The truth is her proposal is a relatively minor expansion of the current coverage already required by Arizona voters through the passage of Proposition 204 in 2000, and it is a modest change in Arizona’s current financial relationship with the federal government. Moreover, opposition to the governor’s proposal ignores the current legal framework for Medicaid coverage and the relatively few realistic options that are available to Arizona.

Understandably, some of the resistance to Medicaid expansion is linked to broader opposition to the Affordable Care Act and the federal government’s expanding reach in health care. The new federal law requires states to offer Medicaid coverage to adults with income up to 133 percent of the federal poverty level. However, Prop. 204 already requires coverage to adults with income up to 100 percent of that level. The governor estimates that the expansion will add 57,000 people to the roughly 1.2 million who already qualify for coverage under Arizona law.

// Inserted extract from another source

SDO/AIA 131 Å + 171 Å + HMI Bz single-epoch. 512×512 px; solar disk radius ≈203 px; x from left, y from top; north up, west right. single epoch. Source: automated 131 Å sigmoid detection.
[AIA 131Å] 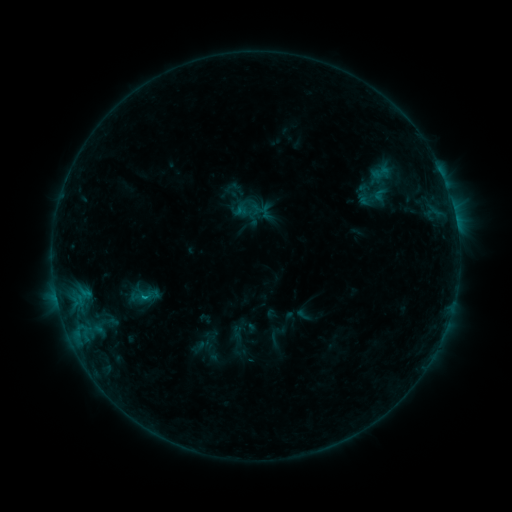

In addition to opposition to the federal health-care law, opponents have criticized Arizona’s participation in a program that is heavily federally subsidized. This ignores the fact that such revenue has been a major feature of Arizona’s state budget for many years. Consider that over the last 10 years, Arizona has spent $57 billion on Medicaid and Medicare. Nearly $37 billion, or 64 percent, of those expenditures were funded by the federal government. In fiscal 2013, with the current freeze for services for childless adults already in place, Arizona is still receiving $4.2 billion in federal funding for those budgets. To date, there is no organized effort to reject all of those funds on principle.

Whether we like it or not, public services for health care, education, transportation and many others are delivered through a mixture of taxes from federal, state and local governments. If Arizona decides to decrease its appetite for federal dollars, it would be a departure from our diet over the last 20 years. In 1990, federal aid to state and local governments in Arizona was $1.6 billion. By fiscal 2010, that funding grew 726 percent to $13.4 billion.

Opponents to Medicaid expansion rightly express concern about the federal budget deficit and the impact that the health-care law will have on our nation’s ability to address our federal debt. However, the reality is that it is now the law of the land and looks to remain so for the foreseeable future. The only question left is how Arizona should respond within the current legal framework that is largely outside of our control.

Finally, the Medicaid-expansion debate is complicated. But it would certainly benefit from a healthy dose of intellectual honesty about not only the limited options available, but also the legitimacy of claims that we should begin balancing the federal budget disproportionately on the backs of Arizonans.